- **Source records**
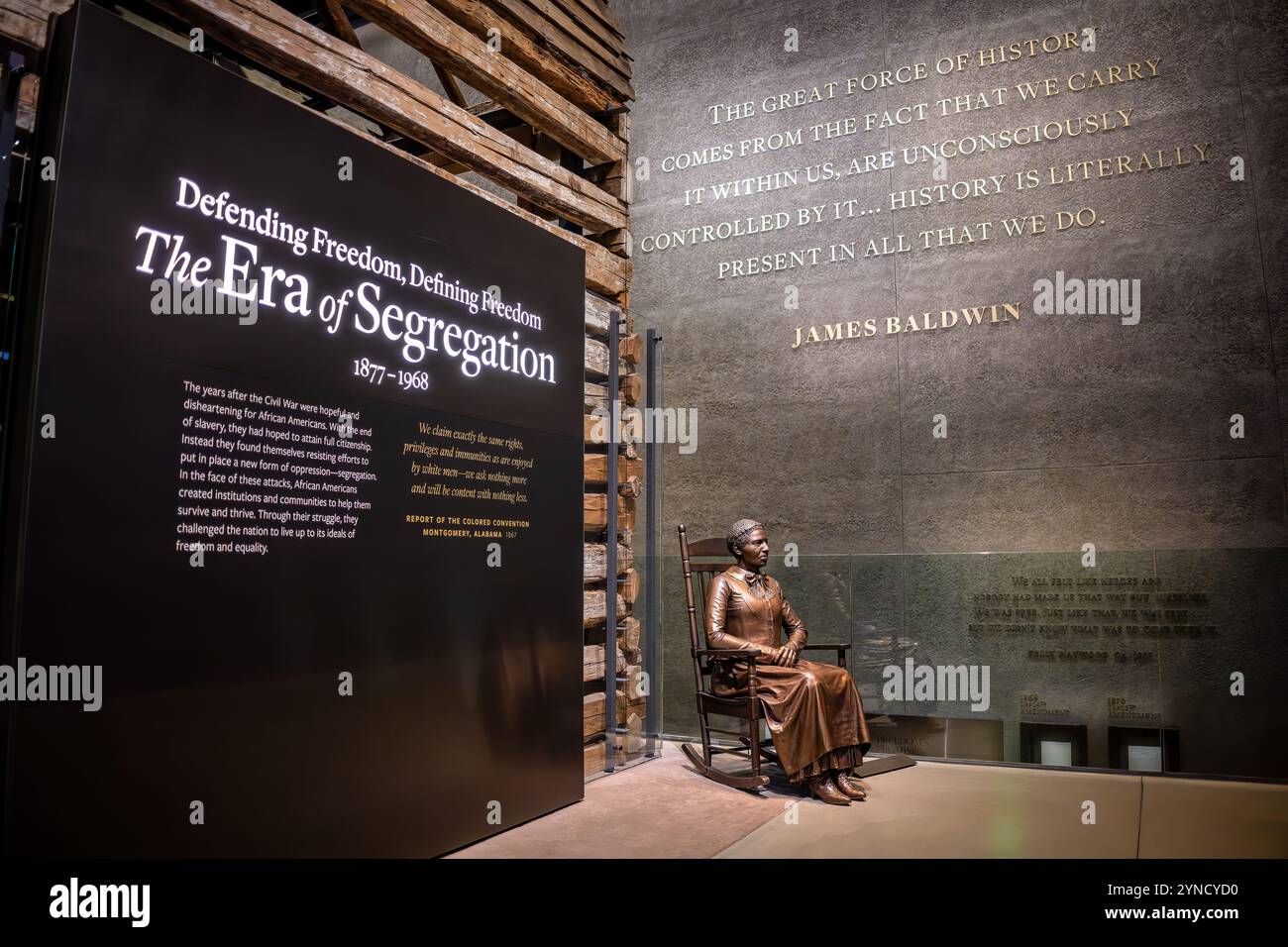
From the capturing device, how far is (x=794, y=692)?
16.1 feet

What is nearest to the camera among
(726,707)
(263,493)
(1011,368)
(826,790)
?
(263,493)

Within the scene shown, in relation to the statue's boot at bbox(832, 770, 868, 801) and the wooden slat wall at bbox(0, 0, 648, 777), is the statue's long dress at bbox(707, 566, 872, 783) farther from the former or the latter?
the wooden slat wall at bbox(0, 0, 648, 777)

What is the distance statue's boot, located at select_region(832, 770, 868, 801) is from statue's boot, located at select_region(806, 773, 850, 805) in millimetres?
26

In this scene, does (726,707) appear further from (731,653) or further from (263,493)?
(263,493)

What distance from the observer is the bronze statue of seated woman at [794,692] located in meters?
4.84

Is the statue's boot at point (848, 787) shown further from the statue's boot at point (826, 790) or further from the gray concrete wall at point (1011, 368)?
the gray concrete wall at point (1011, 368)

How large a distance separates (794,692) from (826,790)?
0.58 metres

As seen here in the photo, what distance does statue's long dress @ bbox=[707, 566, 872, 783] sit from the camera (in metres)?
4.84

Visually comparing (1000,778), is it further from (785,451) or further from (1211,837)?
(785,451)

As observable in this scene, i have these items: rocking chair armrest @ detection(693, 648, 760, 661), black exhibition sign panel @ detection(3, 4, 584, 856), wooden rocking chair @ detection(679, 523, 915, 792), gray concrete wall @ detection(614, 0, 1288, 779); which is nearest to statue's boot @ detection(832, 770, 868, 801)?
wooden rocking chair @ detection(679, 523, 915, 792)

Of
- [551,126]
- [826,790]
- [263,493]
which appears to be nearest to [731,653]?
[826,790]

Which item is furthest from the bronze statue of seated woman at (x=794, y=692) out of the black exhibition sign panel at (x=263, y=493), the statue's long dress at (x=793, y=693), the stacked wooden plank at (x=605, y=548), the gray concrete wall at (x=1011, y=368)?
the black exhibition sign panel at (x=263, y=493)

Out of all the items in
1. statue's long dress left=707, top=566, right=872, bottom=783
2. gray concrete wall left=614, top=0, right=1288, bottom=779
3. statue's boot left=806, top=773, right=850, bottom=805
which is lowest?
statue's boot left=806, top=773, right=850, bottom=805

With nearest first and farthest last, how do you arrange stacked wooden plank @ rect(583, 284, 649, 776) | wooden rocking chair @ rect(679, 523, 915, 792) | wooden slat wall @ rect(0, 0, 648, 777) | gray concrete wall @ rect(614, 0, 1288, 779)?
wooden slat wall @ rect(0, 0, 648, 777), wooden rocking chair @ rect(679, 523, 915, 792), stacked wooden plank @ rect(583, 284, 649, 776), gray concrete wall @ rect(614, 0, 1288, 779)
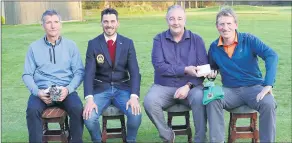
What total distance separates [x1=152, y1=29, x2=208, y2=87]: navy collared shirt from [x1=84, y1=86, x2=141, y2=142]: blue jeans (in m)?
0.41

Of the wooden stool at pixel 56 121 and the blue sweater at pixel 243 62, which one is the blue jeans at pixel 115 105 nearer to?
the wooden stool at pixel 56 121

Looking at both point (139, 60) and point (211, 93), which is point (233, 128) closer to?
point (211, 93)

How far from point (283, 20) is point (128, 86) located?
59.4ft

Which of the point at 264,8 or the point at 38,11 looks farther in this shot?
the point at 264,8

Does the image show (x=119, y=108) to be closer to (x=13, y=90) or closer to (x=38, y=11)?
(x=13, y=90)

- **Task**
Copy the data exactly. Any picture it contains is to be omitted.

- **Output**
From the capturing device, how far is (x=794, y=692)?
16.1 feet

What is nearest to the camera among
(726,707)
(263,493)
(1011,368)
(826,790)
?
(263,493)

Within the scene shown, in relation to the statue's boot at bbox(832, 770, 868, 801) and the wooden slat wall at bbox(0, 0, 648, 777), is the statue's long dress at bbox(707, 566, 872, 783) farther from the former or the latter?
the wooden slat wall at bbox(0, 0, 648, 777)

What is the distance statue's boot, located at select_region(832, 770, 868, 801) is from statue's boot, located at select_region(806, 773, 850, 805) in millimetres?
26

In this scene, does (726,707) appear further from (731,653) or further from (263,493)?
(263,493)

What distance from the observer is the bronze statue of seated woman at [794,692] located in meters?
4.84

Is the statue's boot at point (848, 787) shown further from the statue's boot at point (826, 790) or further from the gray concrete wall at point (1011, 368)?
the gray concrete wall at point (1011, 368)

How large a distance separates (794,692) from (826,790)?
0.58 metres

As seen here in the photo, what distance does statue's long dress @ bbox=[707, 566, 872, 783] sit from the camera (in metres)?
4.84

Visually comparing (1000,778), is it further from (785,451) or further from (1211,837)?
(785,451)

As observable in this scene, i have these items: rocking chair armrest @ detection(693, 648, 760, 661), black exhibition sign panel @ detection(3, 4, 584, 856), wooden rocking chair @ detection(679, 523, 915, 792), gray concrete wall @ detection(614, 0, 1288, 779); which is nearest to statue's boot @ detection(832, 770, 868, 801)?
wooden rocking chair @ detection(679, 523, 915, 792)

Of
- [551,126]
- [826,790]
- [263,493]
which appears to be nearest to [731,653]?
[826,790]

Which item is furthest from the bronze statue of seated woman at (x=794, y=692) out of the black exhibition sign panel at (x=263, y=493), the statue's long dress at (x=793, y=693), the stacked wooden plank at (x=605, y=548), the gray concrete wall at (x=1011, y=368)?
the black exhibition sign panel at (x=263, y=493)

Out of all the items in
1. statue's long dress left=707, top=566, right=872, bottom=783
2. gray concrete wall left=614, top=0, right=1288, bottom=779
3. statue's boot left=806, top=773, right=850, bottom=805
which is lowest?
statue's boot left=806, top=773, right=850, bottom=805

With nearest first and farthest last, how do you arrange stacked wooden plank @ rect(583, 284, 649, 776) | wooden rocking chair @ rect(679, 523, 915, 792) | wooden slat wall @ rect(0, 0, 648, 777) | gray concrete wall @ rect(614, 0, 1288, 779)?
wooden slat wall @ rect(0, 0, 648, 777), wooden rocking chair @ rect(679, 523, 915, 792), stacked wooden plank @ rect(583, 284, 649, 776), gray concrete wall @ rect(614, 0, 1288, 779)
What total distance separates [x1=152, y1=29, x2=208, y2=87]: navy collared shirt from [x1=84, y1=86, x2=141, y2=142]: blue jeans (in m)?
0.41

Of the wooden stool at pixel 56 121 and the blue sweater at pixel 243 62, which one is the blue jeans at pixel 115 105 nearer to?
the wooden stool at pixel 56 121

Looking at both point (139, 60) and point (211, 93), which is point (233, 128) closer to?
point (211, 93)

How far from point (283, 20) is point (128, 86) located?
59.4ft

Which of the point at 264,8 or the point at 38,11 looks farther in this shot?
the point at 264,8

Does the image show (x=119, y=108) to be closer to (x=13, y=90) or closer to (x=38, y=11)?
(x=13, y=90)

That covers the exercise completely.